START INPUT FOR THIS TASK

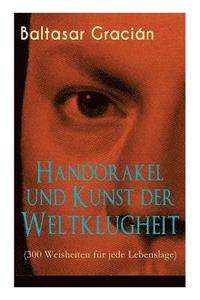 bokomslag Handorakel und Kunst der Weltklugheit (300 Weisheiten fr jede Lebenslage)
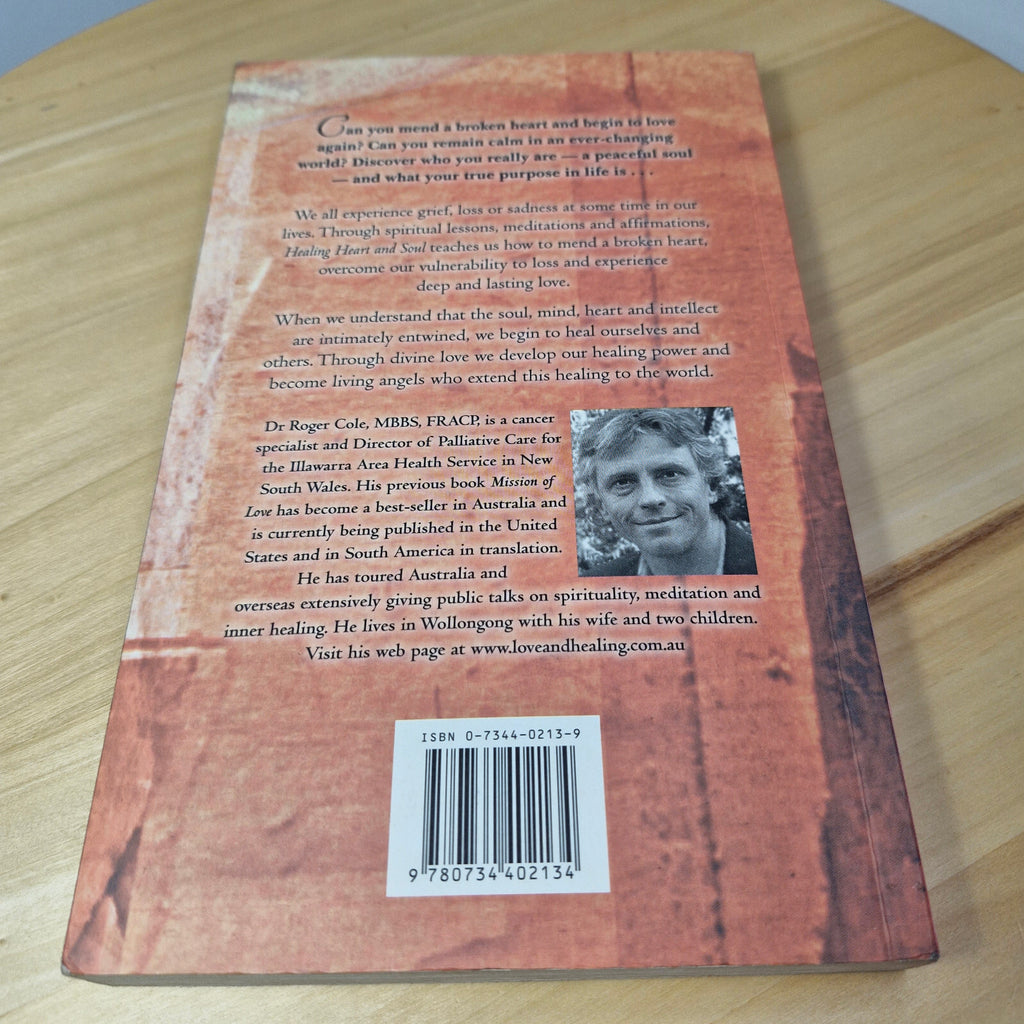 Self-help: Healing Heart and Soul By Roger Cole · 2013 - paperback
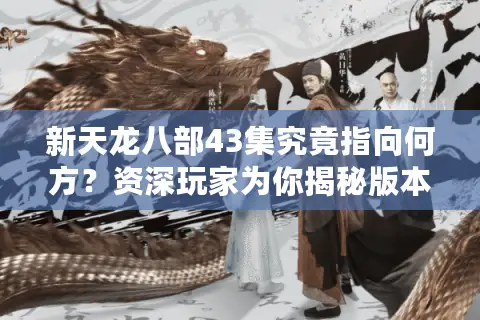 新天龙八部43集究竟指向何方？资深玩家为你揭秘版本选择与资源迷局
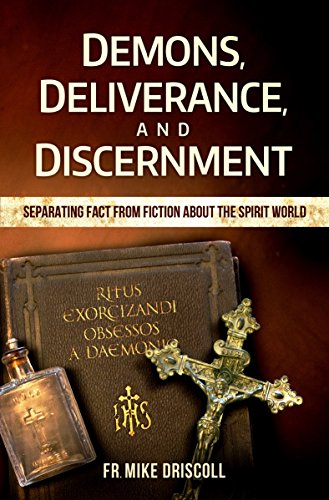 Book cover of 'Demons, Deliverance, and Discernment' featuring a Bible, a cross, and a small bottle, all against a dark background.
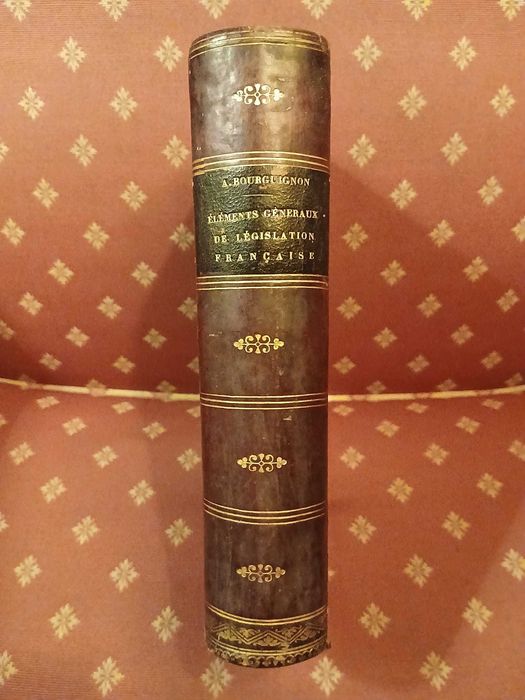 A. Bourguignon, Élements Géneraux de Législation Française 1873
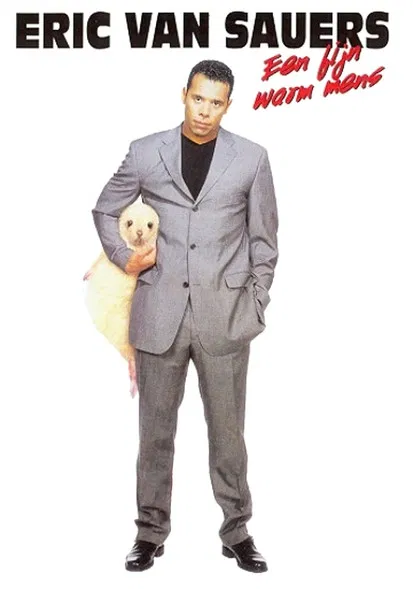 Eric van Sauers: Een Fijn Warm Mens poster background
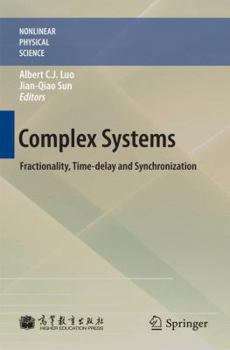 Hardcover Complex Systems: Fractionality, Time-Delay and Synchronization Book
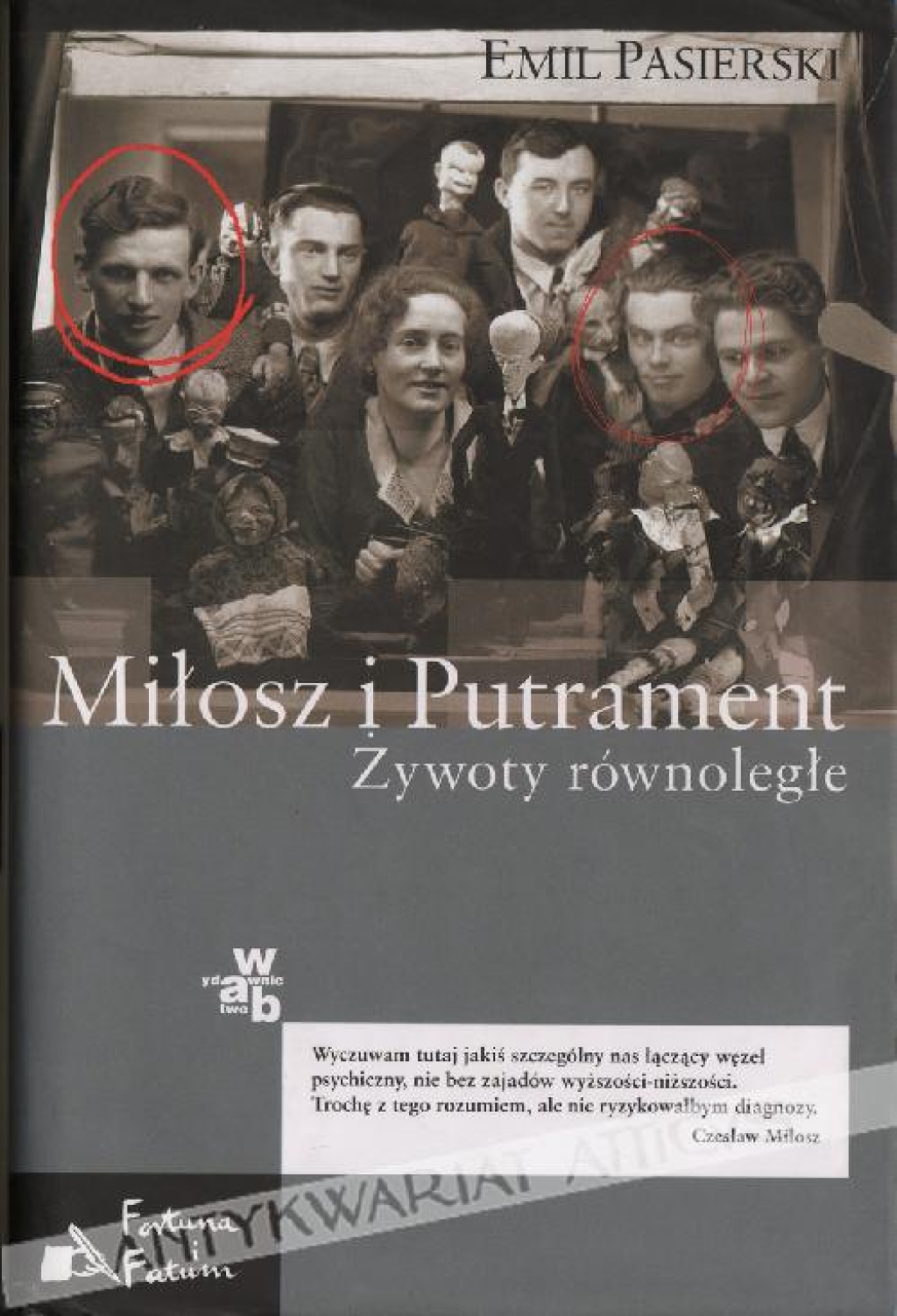 Miłosz i Putrament. Żywoty równoległe
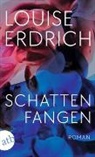 Louise Erdrich - Schattenfangen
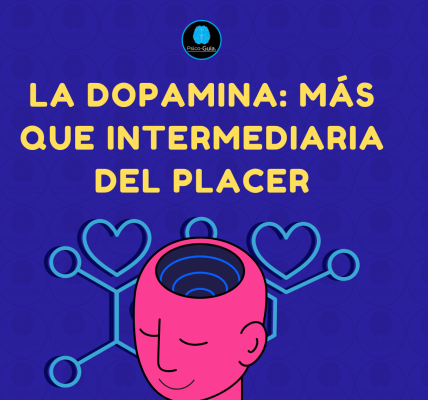La dopamina: más que intermediaria del placer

END INPUT FOR THIS TASK

* _EXERCISE OBJECTIVE_: All lines from the one containing "Self-help: Healing Heart" through the end of the entries, both ends included, should be written out exactly, with no pictures.

* _RESPONSE_:
 Self-help: Healing Heart and Soul By Roger Cole · 2013 - paperback
 新天龙八部43集究竟指向何方？资深玩家为你揭秘版本选择与资源迷局
 Book cover of 'Demons, Deliverance, and Discernment' featuring a Bible, a cross, and a small bottle, all against a dark background.
 A. Bourguignon, Élements Géneraux de Législation Française 1873
 Eric van Sauers: Een Fijn Warm Mens poster background
 Hardcover Complex Systems: Fractionality, Time-Delay and Synchronization Book
 Miłosz i Putrament. Żywoty równoległe
 Louise Erdrich - Schattenfangen
La dopamina: más que intermediaria del placer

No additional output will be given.